#### EXERCISE:
Put every line of the rows below into a Markdown table with the columns No and Line. Number the lines in order and leave out the blank ones.

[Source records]

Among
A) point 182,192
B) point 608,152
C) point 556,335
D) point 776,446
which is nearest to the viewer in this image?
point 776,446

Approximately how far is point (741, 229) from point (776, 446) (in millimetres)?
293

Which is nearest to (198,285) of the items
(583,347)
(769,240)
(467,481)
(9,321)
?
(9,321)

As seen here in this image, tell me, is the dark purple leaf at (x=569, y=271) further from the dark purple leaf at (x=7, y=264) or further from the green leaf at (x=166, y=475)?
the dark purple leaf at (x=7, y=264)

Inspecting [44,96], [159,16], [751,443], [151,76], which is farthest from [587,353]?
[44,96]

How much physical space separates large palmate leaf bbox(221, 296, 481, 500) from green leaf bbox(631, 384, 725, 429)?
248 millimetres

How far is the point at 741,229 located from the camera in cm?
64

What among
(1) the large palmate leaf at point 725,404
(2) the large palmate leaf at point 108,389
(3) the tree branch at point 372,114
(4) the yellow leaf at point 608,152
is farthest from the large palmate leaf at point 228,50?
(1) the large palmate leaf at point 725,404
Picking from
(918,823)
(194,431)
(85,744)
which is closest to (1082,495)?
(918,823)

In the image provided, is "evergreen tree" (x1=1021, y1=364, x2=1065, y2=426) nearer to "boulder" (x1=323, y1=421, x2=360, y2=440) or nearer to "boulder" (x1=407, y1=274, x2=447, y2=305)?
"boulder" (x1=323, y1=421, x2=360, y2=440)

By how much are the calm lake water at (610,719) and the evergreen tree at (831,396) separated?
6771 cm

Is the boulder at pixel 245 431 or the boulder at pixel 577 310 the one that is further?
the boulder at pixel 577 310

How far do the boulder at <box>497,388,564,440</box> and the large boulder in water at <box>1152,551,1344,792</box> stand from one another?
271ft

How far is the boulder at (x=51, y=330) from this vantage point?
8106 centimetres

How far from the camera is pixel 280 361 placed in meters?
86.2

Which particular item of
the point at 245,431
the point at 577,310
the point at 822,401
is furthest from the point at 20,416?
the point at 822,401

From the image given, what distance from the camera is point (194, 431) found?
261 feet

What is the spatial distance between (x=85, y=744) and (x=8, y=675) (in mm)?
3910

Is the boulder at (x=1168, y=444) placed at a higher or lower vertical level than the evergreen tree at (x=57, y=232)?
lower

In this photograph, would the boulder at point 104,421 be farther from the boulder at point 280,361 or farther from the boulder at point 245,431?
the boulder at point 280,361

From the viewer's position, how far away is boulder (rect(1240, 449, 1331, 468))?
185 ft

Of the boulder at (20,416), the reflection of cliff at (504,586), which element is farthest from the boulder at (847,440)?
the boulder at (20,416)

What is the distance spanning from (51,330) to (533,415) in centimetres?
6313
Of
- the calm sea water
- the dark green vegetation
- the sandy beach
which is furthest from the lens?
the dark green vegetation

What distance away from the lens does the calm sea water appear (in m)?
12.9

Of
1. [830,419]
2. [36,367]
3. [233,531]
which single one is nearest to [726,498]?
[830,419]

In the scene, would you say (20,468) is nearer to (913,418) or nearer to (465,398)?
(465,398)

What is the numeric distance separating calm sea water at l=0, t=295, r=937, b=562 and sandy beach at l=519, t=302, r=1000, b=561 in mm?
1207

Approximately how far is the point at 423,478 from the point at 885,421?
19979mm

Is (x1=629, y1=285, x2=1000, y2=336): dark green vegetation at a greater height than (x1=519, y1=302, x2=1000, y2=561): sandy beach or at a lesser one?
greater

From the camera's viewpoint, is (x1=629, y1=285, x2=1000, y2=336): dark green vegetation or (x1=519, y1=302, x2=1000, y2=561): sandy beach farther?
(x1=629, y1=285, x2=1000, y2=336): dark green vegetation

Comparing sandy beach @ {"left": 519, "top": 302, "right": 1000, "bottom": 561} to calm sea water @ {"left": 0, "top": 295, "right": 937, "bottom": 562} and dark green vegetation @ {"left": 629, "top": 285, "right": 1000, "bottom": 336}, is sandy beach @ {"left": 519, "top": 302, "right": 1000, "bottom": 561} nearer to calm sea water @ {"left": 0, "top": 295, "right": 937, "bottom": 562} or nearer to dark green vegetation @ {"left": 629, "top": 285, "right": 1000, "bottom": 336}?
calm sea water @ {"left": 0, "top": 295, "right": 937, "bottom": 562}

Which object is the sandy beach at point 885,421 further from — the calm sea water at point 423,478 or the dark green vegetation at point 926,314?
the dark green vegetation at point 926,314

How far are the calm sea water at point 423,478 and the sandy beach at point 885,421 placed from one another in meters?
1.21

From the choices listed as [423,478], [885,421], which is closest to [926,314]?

#### RESULT OF THIS TASK:
| No | Line |
|---|---|
| 1 | Among |
| 2 | A) point 182,192 |
| 3 | B) point 608,152 |
| 4 | C) point 556,335 |
| 5 | D) point 776,446 |
| 6 | which is nearest to the viewer in this image? |
| 7 | point 776,446 |
| 8 | Approximately how far is point (741, 229) from point (776, 446) (in millimetres)? |
| 9 | 293 |
| 10 | Which is nearest to (198,285) of the items |
| 11 | (583,347) |
| 12 | (769,240) |
| 13 | (467,481) |
| 14 | (9,321) |
| 15 | ? |
| 16 | (9,321) |
| 17 | As seen here in this image, tell me, is the dark purple leaf at (x=569, y=271) further from the dark purple leaf at (x=7, y=264) or further from the green leaf at (x=166, y=475)? |
| 18 | the dark purple leaf at (x=7, y=264) |
| 19 | Inspecting [44,96], [159,16], [751,443], [151,76], which is farthest from [587,353]? |
| 20 | [44,96] |
| 21 | How much physical space separates large palmate leaf bbox(221, 296, 481, 500) from green leaf bbox(631, 384, 725, 429)? |
| 22 | 248 millimetres |
| 23 | How far is the point at 741,229 located from the camera in cm? |
| 24 | 64 |
| 25 | What among |
| 26 | (1) the large palmate leaf at point 725,404 |
| 27 | (2) the large palmate leaf at point 108,389 |
| 28 | (3) the tree branch at point 372,114 |
| 29 | (4) the yellow leaf at point 608,152 |
| 30 | is farthest from the large palmate leaf at point 228,50? |
| 31 | (1) the large palmate leaf at point 725,404 |
| 32 | Picking from |
| 33 | (918,823) |
| 34 | (194,431) |
| 35 | (85,744) |
| 36 | which is closest to (1082,495)? |
| 37 | (918,823) |
| 38 | In the image provided, is "evergreen tree" (x1=1021, y1=364, x2=1065, y2=426) nearer to "boulder" (x1=323, y1=421, x2=360, y2=440) or nearer to "boulder" (x1=407, y1=274, x2=447, y2=305)? |
| 39 | "boulder" (x1=323, y1=421, x2=360, y2=440) |
| 40 | By how much are the calm lake water at (610,719) and the evergreen tree at (831,396) separated? |
| 41 | 6771 cm |
| 42 | Is the boulder at pixel 245 431 or the boulder at pixel 577 310 the one that is further? |
| 43 | the boulder at pixel 577 310 |
| 44 | How far do the boulder at <box>497,388,564,440</box> and the large boulder in water at <box>1152,551,1344,792</box> stand from one another? |
| 45 | 271ft |
| 46 | How far is the boulder at (x=51, y=330) from this vantage point? |
| 47 | 8106 centimetres |
| 48 | How far from the camera is pixel 280 361 placed in meters? |
| 49 | 86.2 |
| 50 | Which particular item of |
| 51 | the point at 245,431 |
| 52 | the point at 577,310 |
| 53 | the point at 822,401 |
| 54 | is furthest from the point at 20,416? |
| 55 | the point at 822,401 |
| 56 | From the image given, what distance from the camera is point (194, 431) found? |
| 57 | 261 feet |
| 58 | What is the spatial distance between (x=85, y=744) and (x=8, y=675) (in mm)? |
| 59 | 3910 |
| 60 | Is the boulder at (x=1168, y=444) placed at a higher or lower vertical level than the evergreen tree at (x=57, y=232)? |
| 61 | lower |
| 62 | In this photograph, would the boulder at point 104,421 be farther from the boulder at point 280,361 or farther from the boulder at point 245,431? |
| 63 | the boulder at point 280,361 |
| 64 | From the viewer's position, how far away is boulder (rect(1240, 449, 1331, 468))? |
| 65 | 185 ft |
| 66 | Of the boulder at (20,416), the reflection of cliff at (504,586), which element is farthest from the boulder at (847,440)? |
| 67 | the boulder at (20,416) |
| 68 | What is the distance spanning from (51,330) to (533,415) in centimetres? |
| 69 | 6313 |
| 70 | Of |
| 71 | - the calm sea water |
| 72 | - the dark green vegetation |
| 73 | - the sandy beach |
| 74 | which is furthest from the lens? |
| 75 | the dark green vegetation |
| 76 | What distance away from the lens does the calm sea water appear (in m)? |
| 77 | 12.9 |
| 78 | Of |
| 79 | 1. [830,419] |
| 80 | 2. [36,367] |
| 81 | 3. [233,531] |
| 82 | which single one is nearest to [726,498]? |
| 83 | [830,419] |
| 84 | In the scene, would you say (20,468) is nearer to (913,418) or nearer to (465,398)? |
| 85 | (465,398) |
| 86 | What is the numeric distance separating calm sea water at l=0, t=295, r=937, b=562 and sandy beach at l=519, t=302, r=1000, b=561 in mm? |
| 87 | 1207 |
| 88 | Approximately how far is the point at 423,478 from the point at 885,421? |
| 89 | 19979mm |
| 90 | Is (x1=629, y1=285, x2=1000, y2=336): dark green vegetation at a greater height than (x1=519, y1=302, x2=1000, y2=561): sandy beach or at a lesser one? |
| 91 | greater |
| 92 | From the camera's viewpoint, is (x1=629, y1=285, x2=1000, y2=336): dark green vegetation or (x1=519, y1=302, x2=1000, y2=561): sandy beach farther? |
| 93 | (x1=629, y1=285, x2=1000, y2=336): dark green vegetation |
| 94 | Comparing sandy beach @ {"left": 519, "top": 302, "right": 1000, "bottom": 561} to calm sea water @ {"left": 0, "top": 295, "right": 937, "bottom": 562} and dark green vegetation @ {"left": 629, "top": 285, "right": 1000, "bottom": 336}, is sandy beach @ {"left": 519, "top": 302, "right": 1000, "bottom": 561} nearer to calm sea water @ {"left": 0, "top": 295, "right": 937, "bottom": 562} or nearer to dark green vegetation @ {"left": 629, "top": 285, "right": 1000, "bottom": 336}? |
| 95 | calm sea water @ {"left": 0, "top": 295, "right": 937, "bottom": 562} |
| 96 | Which object is the sandy beach at point 885,421 further from — the calm sea water at point 423,478 or the dark green vegetation at point 926,314? |
| 97 | the dark green vegetation at point 926,314 |
| 98 | How far are the calm sea water at point 423,478 and the sandy beach at point 885,421 placed from one another in meters? |
| 99 | 1.21 |
| 100 | From the choices listed as [423,478], [885,421], which is closest to [926,314]? |